This week, the United States and Turkey achieved a significant breakthrough. After many months of negotiations, the two countries agreed to coordinate on a joint buffer zone in northern Syria. This development offers a rare and fleeting opportunity for President Trump to step back from the brink of disaster. The president can salvage his Syria policy by making clear the United States will stick around to defend its vital national interests there.
Ever since Trump announced by tweet last December that he was withdrawing all U.S. troops from Syria, without consulting most of his military commanders, the United States’ Syria strategy — especially in the northeast — has been a muddle. To his credit, the president partially walked back the decision, announcing in February that a small, residual force would remain to keep the Islamic State down, keep our partnership with the Kurds and keep an eye on Iranian forces.
But the U.S.-Turkey rift, pushed to the breaking point by Turkish threats to unilaterally invade northeast Syria, risks turning that ambiguous U.S. policy into a total failure. If the Turks invade, the Kurds might ally with Syrian President Bashar al-Assad, to the advantage of Iran and the Islamic State. Any remaining U.S. leverage to push for an acceptable political solution would vanish.
After months of scant progress, the State Department announced Wednesday that Turkey and the United States agreed to coordinate establishment of a safe zone on the Syrian side of the border as a “peace corridor,” starting with a joint operations center inside Turkey to work out the details.
“The plan is for U.S. troops to work to patrol with Turkish forces to ensure security in the safe zone,” a senior State Department official told me, cautioning that the details aren’t final. “By strengthening U.S.-Turkish cooperation in the one area of the Syria conflict where we were at odds, this agreement also advances broader U.S. objectives for a resolution of the Syria conflict.”

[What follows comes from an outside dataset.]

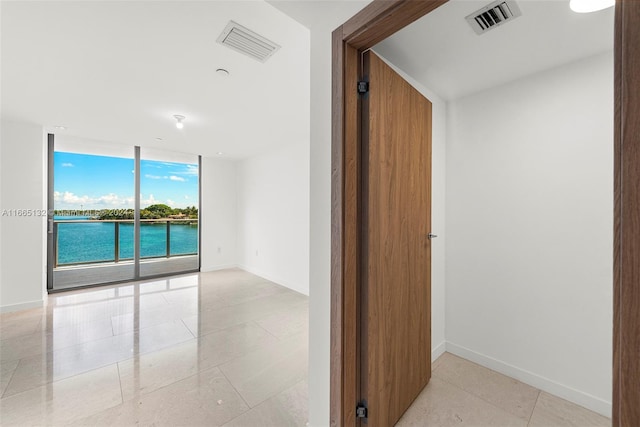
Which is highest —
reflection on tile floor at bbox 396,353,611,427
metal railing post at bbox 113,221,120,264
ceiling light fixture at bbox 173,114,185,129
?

If the United States wants to have any influence over what happens next in Syria, it will need to resolve its rift with Turkey, which has complex and serious causes. The Syrian Kurds, our allies whom we armed to fight the Islamic State, must be assured that Turkish forces won’t slaughter them. The Turks must be assured that the Kurds will withdraw from the border. We are not there yet. But this interim statement is a crucial step in the right direction.